Goal:
Copy word for word the lines from the line with "Which thing among" to the line with "(4) moose, located", including both of those lines.

Supplied records:
- - -

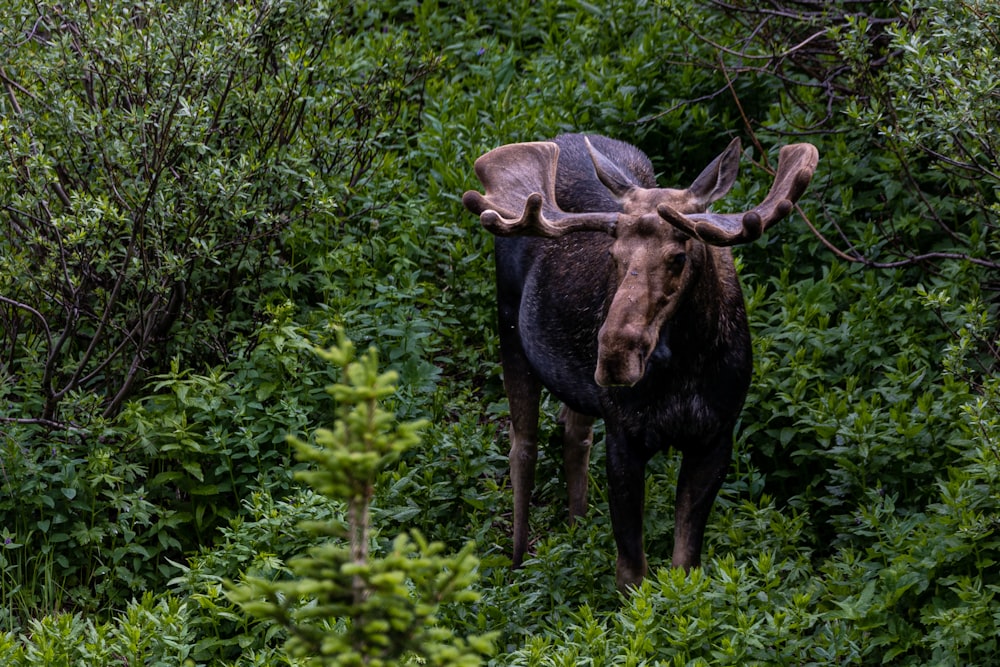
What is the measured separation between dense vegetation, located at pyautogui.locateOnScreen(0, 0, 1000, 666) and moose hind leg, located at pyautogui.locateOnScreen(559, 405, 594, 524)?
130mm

- - -

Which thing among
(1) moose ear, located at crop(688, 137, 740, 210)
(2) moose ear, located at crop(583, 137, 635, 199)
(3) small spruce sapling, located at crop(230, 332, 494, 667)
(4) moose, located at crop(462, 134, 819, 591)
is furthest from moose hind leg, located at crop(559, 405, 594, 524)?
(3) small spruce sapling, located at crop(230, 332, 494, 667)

- - -

Task answer:
Which thing among
(1) moose ear, located at crop(688, 137, 740, 210)
(2) moose ear, located at crop(583, 137, 635, 199)
(3) small spruce sapling, located at crop(230, 332, 494, 667)
(4) moose, located at crop(462, 134, 819, 591)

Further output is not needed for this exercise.